The Sherman Antitrust Act was named after its author, Senator John Sherman, an Ohio Republican, the chairman of the Senate Finance Committee, who was also Rockefeller's colleague. After being ratified in the Senate on April 8, 1890 by a vote of 51-1, the Sherman Act passed unanimously (242-0) in the House of Representatives on June 20, 1890, and was then signed into law by President Benjamin Harrison on July 2, 1890.
Despite its name the Act has fairly little to do with "trusts" in the ordinary sense of the term. Around the world, what U.S. lawmakers and attorneys call "antitrust" is more commonly known as "competition law." The purpose of the Act was, to quote Sherman:
"To protect the consumers by preventing arrangements designed, or which tend, to advance the cost of goods to the consumer".
It has since, more broadly, been used to oppose the combination of entities that could potentially harm competition, such as monopolies or cartels.

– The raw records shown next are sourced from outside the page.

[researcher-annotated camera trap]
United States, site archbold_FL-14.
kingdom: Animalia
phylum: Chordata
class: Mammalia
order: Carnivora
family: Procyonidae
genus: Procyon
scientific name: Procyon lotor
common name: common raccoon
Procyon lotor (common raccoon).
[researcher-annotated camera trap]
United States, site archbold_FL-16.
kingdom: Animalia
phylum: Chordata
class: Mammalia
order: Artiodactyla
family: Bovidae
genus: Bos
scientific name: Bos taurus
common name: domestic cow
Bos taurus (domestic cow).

According to its authors, it was not intended to impact market gains obtained by honest means, by benefiting the consumer more than the competitors. Senator George Hoar of Massachusetts, another author of the Sherman act, said a person:
"...who merely by superior skill and intelligence...got the whole business because nobody could do it as well as he could was not a monopolist..(but was if) it involved something like the use of means which made it impossible for other persons to engage in fair competition"

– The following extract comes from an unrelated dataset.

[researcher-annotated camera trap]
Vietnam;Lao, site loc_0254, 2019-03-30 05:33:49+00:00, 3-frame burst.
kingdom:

Its reference to trusts today is anachronistic. At the time of its passage, the trust was synonymous with monopolistic practice, because the trust was a popular way for monopolists to hold their businesses, and a way for cartel participants to create enforceable agreements.
In 1879, C. T. Dodd, an attorney for the Standard Oil Company of Ohio, devised a new type of trust agreement to overcome prohibitions in Ohio against corporations owning stock in other corporations. A trust is an otherwise neutral, centuries-old form of a contract whereby one party entrusts its property to a second party. The property is then used to benefit the first party.

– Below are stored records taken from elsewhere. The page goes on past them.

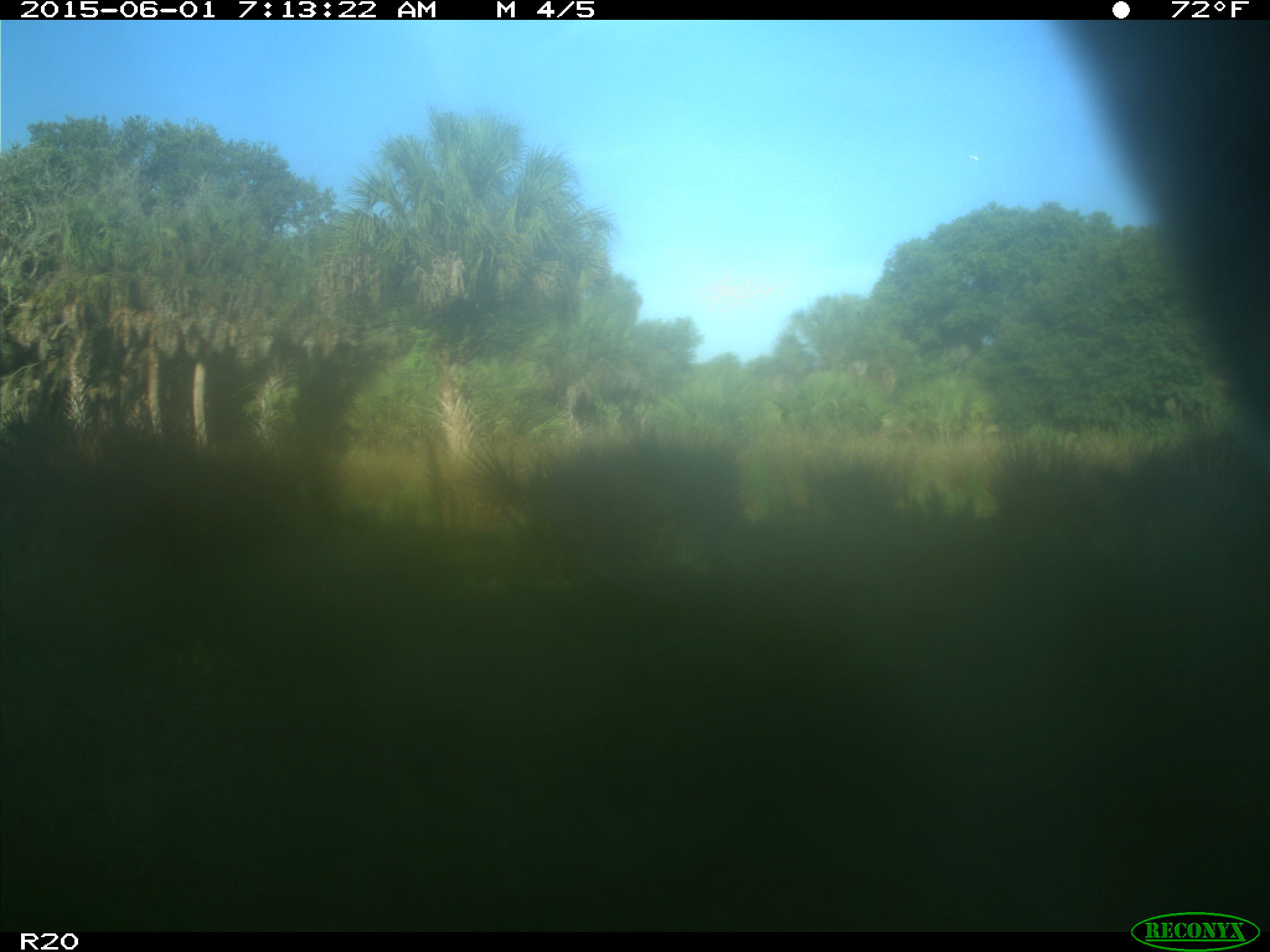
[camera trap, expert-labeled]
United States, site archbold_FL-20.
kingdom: Animalia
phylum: Chordata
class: Mammalia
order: Artiodactyla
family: Bovidae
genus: Bos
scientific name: Bos taurus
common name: domestic cow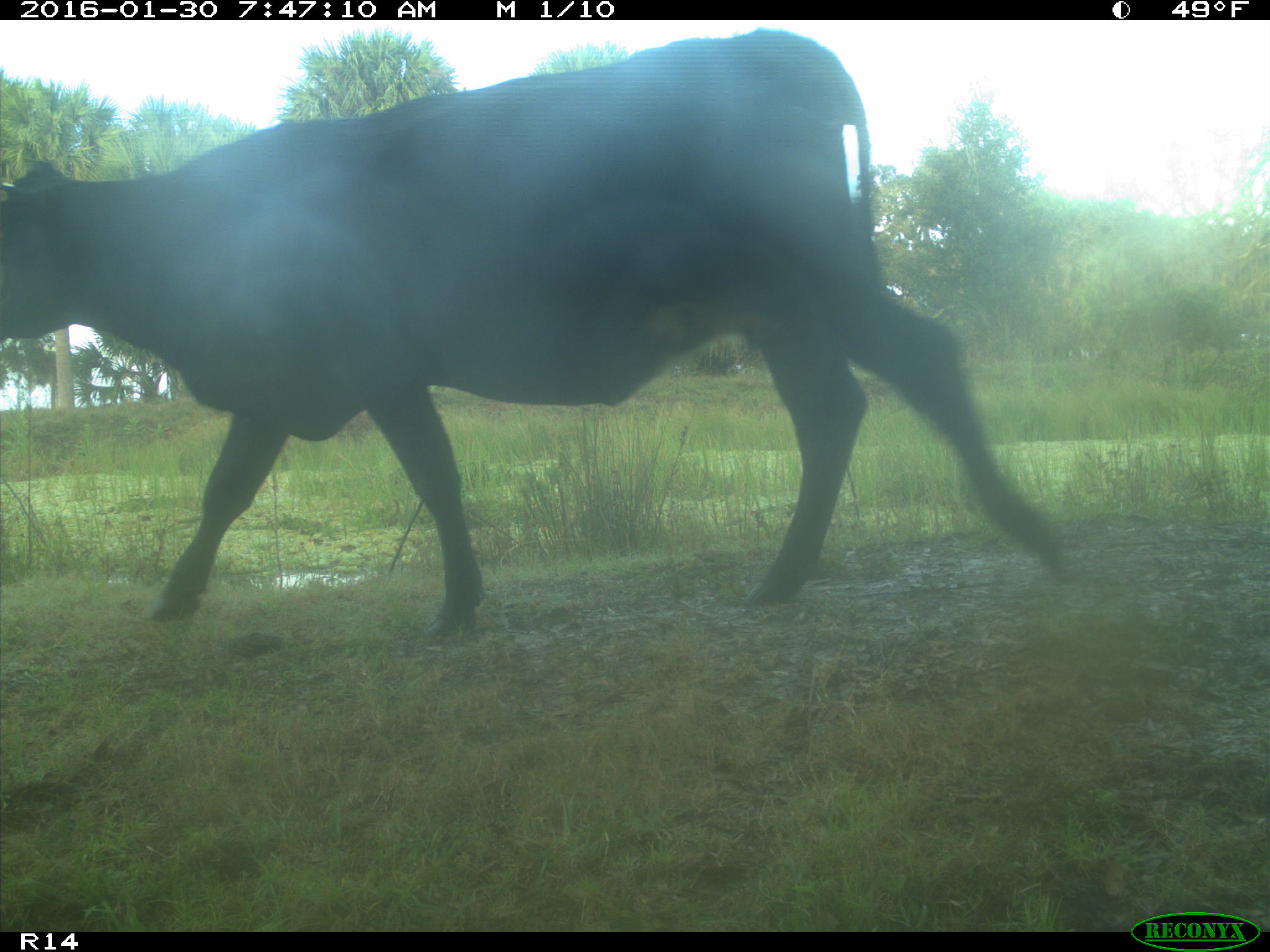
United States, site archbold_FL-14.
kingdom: Animalia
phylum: Chordata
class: Mammalia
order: Artiodactyla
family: Bovidae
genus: Bos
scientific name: Bos taurus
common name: domestic cow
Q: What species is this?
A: Bos taurus (domestic cow).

The law attempts to prevent the artificial raising of prices by restriction of trade or supply. In other words, innocent monopoly, or monopoly achieved solely by merit, is perfectly legal, but acts by a monopolist to artificially preserve his status, or nefarious dealings to create a monopoly, are not. Put another way, it has sometimes been said that the purpose of the Sherman Act is not to protect competitors, but rather to protect competition and the competitive landscape. As explained by the U.S. Supreme Court in Spectrum Sports, Inc. v. McQuillan 506 U.S. 447 (1993),
"The purpose of the Act is not to protect businesses from the working of the market; it is to protect the public from the failure of the market. The law directs itself not against conduct which is competitive, even severely so, but against conduct which unfairly tends to destroy competition itself. This focus of U.S. competition law, on protection of competition rather than competitors, is not necessarily the only possible focus or purpose of competition law. For example, it has also been said that competition law in the European Union (EU) tends to protect the competitors in the marketplace, even at the expense of market efficiencies and consumers."